The web-based survey of U.S. and Canadian P&C insurance executives was conducted between September 3 and October 22, 2014. The results represent the views of 52 U.S. insurance executives.
Towers Watson first surveyed P&C insurers on their predictive modeling techniques in 2009; since then, a growing proportion of insurers have reported positive impacts on rate accuracy (98 percent of insurers in 2014 versus 68 percent in 2009), loss ratios (91 percent versus 57 percent) and profitability (87 percent versus 57 percent).
The survey shows that the increasing percentage of insurers currently using predictive modeling for underwriting, risk selection, rating and pricing continues the long-term growth trend across every line of business compared to last year. For personal lines, auto experienced the most growth (97 percent in 2014 versus 80 percent 2013). Two commercial lines (property and auto) sustained year-to-year increases of 19 percentage points in the use of modeling. Specialty lines exhibited the largest increase (44 percent versus 13 percent).
Concurrent with insurers’ confidence that the value of predictive modeling for their business is growing, the survey notes its applications are being deployed more broadly across the enterprise, beyond just risk selection and pricing. While less than 30 percent report they are currently using predictive models to evaluate fraud potential, claim triage, litigation potential or target marketing, an additional 36 percent anticipate doing so over the next two years across all those applications.

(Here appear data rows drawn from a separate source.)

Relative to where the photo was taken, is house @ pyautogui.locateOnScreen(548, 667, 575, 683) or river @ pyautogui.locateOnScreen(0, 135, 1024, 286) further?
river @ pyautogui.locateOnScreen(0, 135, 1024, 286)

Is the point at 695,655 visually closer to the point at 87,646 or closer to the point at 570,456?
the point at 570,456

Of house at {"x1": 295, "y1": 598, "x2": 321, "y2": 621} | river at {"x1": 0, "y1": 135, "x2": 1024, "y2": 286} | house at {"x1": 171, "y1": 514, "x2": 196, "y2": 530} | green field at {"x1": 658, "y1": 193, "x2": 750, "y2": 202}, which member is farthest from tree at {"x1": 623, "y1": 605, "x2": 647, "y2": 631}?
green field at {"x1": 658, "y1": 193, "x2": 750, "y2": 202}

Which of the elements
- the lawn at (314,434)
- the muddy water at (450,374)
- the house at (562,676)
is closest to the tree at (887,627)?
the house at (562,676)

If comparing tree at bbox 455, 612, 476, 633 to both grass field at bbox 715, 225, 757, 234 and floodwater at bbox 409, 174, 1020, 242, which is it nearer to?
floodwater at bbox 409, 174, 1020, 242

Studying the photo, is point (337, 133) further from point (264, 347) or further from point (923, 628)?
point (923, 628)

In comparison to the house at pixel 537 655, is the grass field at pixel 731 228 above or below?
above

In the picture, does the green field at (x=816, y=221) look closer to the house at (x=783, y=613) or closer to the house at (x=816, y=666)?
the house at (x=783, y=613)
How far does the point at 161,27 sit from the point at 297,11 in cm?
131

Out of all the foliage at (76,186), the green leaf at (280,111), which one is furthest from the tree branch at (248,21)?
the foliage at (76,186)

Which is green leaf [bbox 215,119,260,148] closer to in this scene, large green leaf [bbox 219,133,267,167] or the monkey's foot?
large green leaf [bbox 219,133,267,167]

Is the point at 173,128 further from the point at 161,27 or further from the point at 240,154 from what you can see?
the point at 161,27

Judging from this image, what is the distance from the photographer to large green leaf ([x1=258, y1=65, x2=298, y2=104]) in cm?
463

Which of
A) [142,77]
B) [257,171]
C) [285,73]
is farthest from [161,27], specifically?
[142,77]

“Insurers’ profitability in the competitive P&C market is hard earned,” said Brian Stoll, director, P&C practice, Towers Watson. “However, many are recognizing the value of predictive modeling to favorably impact loss costs, expenses and premium growth. In fact, more than nine out of 10 (92 percent) personal lines carriers say sophisticated risk selection and rating techniques are an essential driver of performance, while 86 percent of small to midsize commercial lines tell us it’s either an essential or a very important driver.”
Insurers say price integration (overlay of customer behavior and loss cost models in setting prices) is one area where progress has been slow. Two-thirds aren’t using price integration for any products, while most have not yet moved on to price optimization for products.
“The disparity between insurers’ optimal use of price integration techniques and the actual level of implementation is surprising. Insurers may be missing the strong competitive advantage that model integration provides,” said Klayton Southwood, director, P&C practice, Towers Watson.
In other notable findings, nearly two-thirds (65 percent) of respondents characterize their companies as data-driven organizations. For insurers that don’t, access to data and data warehouse constraints are the primary reasons, as opposed to philosophical considerations or disinterest. Carriers exhibit varying levels of adoption of approaches commonly considered to be characteristic of data-driven organizations.
Personal auto carriers are making progress with usage-based insurance (UBI) offerings, with nearly one-quarter (23 percent) having launched products or planning to in the next year. Further, a clearer road map is emerging for insurers to implement UBI in their auto operations — nearly three in five personal auto (59 percent) and commercial auto (58 percent) insurers say they’re in planning stages or considering adoption.